Wing Chun practitioner

Leung Yee-tai was a Wing Chun master of the late Qing Dynasty.

==Background==
Leung Yee-tai had become associated with Tiandihui and anti-Qing Dynasty resistance.

He was a strong boatman who steered a riverboat by pushing a long pole against the river bottom.
A Shaolin monk Chi Sin (至善禪師) saw that he was a natural successor to the Southern Shaolin pole fighting skill called six and a half point long pole.

He taught Wong Wah-bo his pole fighting skill in exchange for the Wing Chun fist-fighting skill. Though he was a student of Wong in Wing Chun, he was actually Wong's sifu in the pole fighting skill. Wong modified the pole fighting skills using Wing Chun principles. The modified pole skill had since part of Wing Chun skills set.

He met Leung Jan of Foshan, a young herbal doctor, when he was sick.

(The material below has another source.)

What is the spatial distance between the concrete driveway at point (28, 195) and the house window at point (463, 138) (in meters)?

He then trained Leung Jan when he was already an old man at over sixty years of age. He went on to introduce Jan to Wong. Because both of Wong and Jan were from Gulao (古勞) Village, Wong imparted his full system of Wing Chun skills to him.

== Lineage ==

Lineage in Wing Chun
| sifu | Wong Wah-bo (黃華寶) |
| other teacher | learned pole fighting skill from abbot Chi Sin (至善禪師) |
Leung Yee-tai (梁二娣)
| known student | Leung Jan (梁贊) taught his pole fighting skill to his sifu |

==In popular culture==
Leung Yee-tai was portrayed by Kong Ngai in the 1981 TVB television drama series Kung Fu Master of Fat Shan.

He was portrayed by Lam Ching-ying in the 1981 Sammo Hung film The Prodigal Son.

In the 2005 TVB television drama series Real Kung Fu, he was portrayed by Bryan Leung.